**Text excerpt:**
..............................
Predictably, they were soundly beaten in the first Test and lost a tense second in the final hour.  The series was pretty much over by the time they hit their straps for a victory in the third.  If an Indian team featuring greats like Tendulkar, Dravid, Laxman, Sehwag, Ganguly, Kumble and Harbajan couldn't adjust that quickly, what chance did the modest and inexperienced West Indians have?  And how will the Australians go in New Zealand later this year when they take on a Test series there without a single red-ball warm up match?

This combination of wealth disparity and poor preparation means too many series are dominated by the home team.  The results are too predictable.  The public switches off, literally and figuratively, and the goose's golden-egg laying powers seem to be on the wane.

All of this could have been managed in some typically haphazard way if it wasn't for the advent of T20 cricket.  T20 is a broadcaster's dream.  The whole game can be fitted into a single prime-time TV slot.  The fact that there are still 11 batters but only 20 overs encourages the batting team to take risks and the result is constant big hitting with no time for the match to become a televisually boring war of attrition.

In the late 1970s Kerry Packer dragged cricket authorities into the world of commercial broadcasting by setting up his own competition.  This time around the cricketing authorities were much more astute.  The Board of Cricket Control India cut off the rebel Indian Cricket League at the pass by setting up its own much more handsomely funded Indian Premier League.  The IPL model has since been copied in Bangladesh, the Caribbean, South Africa and Australia, with England gradually inching its way towards the same thing.
..............................
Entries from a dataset
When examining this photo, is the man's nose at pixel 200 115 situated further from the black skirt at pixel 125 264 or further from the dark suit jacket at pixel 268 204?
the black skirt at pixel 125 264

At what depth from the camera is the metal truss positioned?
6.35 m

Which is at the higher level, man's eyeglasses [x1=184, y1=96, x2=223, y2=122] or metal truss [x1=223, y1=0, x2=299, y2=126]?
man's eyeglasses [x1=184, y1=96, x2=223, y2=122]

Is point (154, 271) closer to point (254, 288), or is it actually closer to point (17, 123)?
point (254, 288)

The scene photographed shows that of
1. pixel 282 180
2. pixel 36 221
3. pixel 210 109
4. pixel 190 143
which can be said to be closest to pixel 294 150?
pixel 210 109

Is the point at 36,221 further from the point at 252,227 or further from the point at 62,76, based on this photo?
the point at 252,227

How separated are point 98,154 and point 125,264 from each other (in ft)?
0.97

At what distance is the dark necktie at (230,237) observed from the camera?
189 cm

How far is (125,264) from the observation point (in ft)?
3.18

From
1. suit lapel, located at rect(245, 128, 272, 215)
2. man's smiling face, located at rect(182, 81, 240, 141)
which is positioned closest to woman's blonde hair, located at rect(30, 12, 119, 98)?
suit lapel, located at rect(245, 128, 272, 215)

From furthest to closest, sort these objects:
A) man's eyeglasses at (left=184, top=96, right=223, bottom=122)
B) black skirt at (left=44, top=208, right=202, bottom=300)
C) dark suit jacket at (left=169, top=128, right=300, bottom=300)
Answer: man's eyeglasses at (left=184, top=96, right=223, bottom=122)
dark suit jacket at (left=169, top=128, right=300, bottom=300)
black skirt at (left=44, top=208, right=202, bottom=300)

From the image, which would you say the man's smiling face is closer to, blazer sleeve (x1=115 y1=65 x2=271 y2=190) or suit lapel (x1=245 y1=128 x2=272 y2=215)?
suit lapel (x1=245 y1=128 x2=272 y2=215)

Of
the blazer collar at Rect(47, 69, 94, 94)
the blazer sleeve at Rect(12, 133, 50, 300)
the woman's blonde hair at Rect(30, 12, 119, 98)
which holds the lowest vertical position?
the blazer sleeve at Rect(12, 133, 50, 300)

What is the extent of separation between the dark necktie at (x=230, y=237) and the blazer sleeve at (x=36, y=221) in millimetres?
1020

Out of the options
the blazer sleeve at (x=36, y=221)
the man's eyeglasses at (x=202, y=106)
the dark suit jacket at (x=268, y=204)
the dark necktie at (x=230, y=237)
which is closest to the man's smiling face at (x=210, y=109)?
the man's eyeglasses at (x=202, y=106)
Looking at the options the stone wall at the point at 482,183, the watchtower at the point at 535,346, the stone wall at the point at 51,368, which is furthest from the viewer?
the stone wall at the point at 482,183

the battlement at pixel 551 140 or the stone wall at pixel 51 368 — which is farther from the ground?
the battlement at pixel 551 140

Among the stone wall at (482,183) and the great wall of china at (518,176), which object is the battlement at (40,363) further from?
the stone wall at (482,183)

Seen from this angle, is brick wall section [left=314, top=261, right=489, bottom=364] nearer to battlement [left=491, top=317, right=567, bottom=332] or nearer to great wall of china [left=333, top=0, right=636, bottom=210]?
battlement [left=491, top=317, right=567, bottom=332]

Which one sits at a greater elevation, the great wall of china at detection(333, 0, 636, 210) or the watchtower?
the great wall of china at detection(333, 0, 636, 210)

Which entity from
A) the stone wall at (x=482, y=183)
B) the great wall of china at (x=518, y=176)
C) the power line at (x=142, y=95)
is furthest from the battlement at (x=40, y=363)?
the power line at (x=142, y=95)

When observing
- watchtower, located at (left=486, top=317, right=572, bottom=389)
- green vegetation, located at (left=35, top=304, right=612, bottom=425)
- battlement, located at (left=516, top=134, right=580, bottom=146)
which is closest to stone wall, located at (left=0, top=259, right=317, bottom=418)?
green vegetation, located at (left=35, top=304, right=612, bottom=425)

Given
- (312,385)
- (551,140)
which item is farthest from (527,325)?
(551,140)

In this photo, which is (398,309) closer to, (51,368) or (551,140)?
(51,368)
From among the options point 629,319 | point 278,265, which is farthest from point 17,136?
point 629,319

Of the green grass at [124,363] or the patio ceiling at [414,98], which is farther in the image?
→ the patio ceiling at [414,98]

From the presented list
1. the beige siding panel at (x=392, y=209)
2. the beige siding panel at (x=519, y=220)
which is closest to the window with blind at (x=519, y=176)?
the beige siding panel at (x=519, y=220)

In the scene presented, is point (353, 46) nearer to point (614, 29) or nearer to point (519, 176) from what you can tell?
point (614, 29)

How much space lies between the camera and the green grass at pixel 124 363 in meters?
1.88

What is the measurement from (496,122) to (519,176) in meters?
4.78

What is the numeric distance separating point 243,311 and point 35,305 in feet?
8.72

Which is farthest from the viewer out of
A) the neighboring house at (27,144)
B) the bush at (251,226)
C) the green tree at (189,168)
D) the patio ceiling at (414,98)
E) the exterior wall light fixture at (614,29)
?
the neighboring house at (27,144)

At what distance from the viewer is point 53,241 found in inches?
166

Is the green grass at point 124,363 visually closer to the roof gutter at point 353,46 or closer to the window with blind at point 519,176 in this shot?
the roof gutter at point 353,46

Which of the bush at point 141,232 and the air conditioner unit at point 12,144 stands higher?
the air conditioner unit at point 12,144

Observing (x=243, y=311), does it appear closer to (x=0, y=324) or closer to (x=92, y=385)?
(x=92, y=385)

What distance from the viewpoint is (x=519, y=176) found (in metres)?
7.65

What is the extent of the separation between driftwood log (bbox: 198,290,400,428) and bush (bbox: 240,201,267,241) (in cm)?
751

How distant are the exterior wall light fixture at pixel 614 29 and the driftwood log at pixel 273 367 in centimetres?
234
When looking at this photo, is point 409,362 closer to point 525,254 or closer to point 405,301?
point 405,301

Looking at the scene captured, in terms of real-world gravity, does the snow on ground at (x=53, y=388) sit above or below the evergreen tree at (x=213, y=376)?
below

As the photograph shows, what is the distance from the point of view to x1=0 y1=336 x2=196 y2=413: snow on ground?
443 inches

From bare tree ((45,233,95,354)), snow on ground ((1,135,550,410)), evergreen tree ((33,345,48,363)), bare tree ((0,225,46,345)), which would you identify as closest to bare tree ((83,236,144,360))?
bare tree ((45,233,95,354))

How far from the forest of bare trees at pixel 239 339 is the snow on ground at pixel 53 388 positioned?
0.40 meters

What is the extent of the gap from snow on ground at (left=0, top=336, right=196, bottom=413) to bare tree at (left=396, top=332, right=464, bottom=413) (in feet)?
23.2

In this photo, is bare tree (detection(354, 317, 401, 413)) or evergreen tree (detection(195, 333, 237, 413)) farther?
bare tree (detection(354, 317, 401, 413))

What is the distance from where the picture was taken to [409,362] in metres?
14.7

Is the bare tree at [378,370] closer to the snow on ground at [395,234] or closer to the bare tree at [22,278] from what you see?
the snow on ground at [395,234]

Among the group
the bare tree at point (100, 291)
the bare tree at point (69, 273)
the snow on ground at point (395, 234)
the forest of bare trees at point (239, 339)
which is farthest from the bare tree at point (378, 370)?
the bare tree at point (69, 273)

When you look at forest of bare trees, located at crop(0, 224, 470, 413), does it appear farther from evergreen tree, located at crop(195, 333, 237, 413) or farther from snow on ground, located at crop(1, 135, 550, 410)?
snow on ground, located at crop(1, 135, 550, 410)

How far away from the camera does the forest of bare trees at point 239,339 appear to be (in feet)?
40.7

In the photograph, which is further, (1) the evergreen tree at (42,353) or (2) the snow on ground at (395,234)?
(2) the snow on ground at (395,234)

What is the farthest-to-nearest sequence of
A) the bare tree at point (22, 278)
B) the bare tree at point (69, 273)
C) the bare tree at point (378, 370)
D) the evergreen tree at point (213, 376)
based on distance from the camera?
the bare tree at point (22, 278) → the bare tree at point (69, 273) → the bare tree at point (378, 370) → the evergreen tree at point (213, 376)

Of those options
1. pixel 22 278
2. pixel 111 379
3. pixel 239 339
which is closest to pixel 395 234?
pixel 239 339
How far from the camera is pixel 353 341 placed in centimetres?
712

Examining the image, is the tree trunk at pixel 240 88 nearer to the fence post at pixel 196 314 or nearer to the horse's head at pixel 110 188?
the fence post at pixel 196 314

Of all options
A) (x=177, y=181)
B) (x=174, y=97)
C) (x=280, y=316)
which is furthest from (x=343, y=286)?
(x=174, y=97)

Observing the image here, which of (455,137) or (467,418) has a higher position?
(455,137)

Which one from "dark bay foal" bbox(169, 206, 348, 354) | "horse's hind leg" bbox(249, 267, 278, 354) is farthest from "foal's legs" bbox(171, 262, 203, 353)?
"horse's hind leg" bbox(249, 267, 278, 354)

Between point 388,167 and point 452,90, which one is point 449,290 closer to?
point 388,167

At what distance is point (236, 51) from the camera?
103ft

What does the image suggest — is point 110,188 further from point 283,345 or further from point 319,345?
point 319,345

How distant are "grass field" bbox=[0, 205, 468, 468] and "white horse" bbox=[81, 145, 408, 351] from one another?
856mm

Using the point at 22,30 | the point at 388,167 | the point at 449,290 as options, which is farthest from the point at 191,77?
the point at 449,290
..............................
**Task requirements:**
From the cricket passage above, list every Indian player it names as one of the greats.

**Solved problem:**
Tendulkar, Dravid, Laxman, Sehwag, Ganguly, Kumble, Harbajan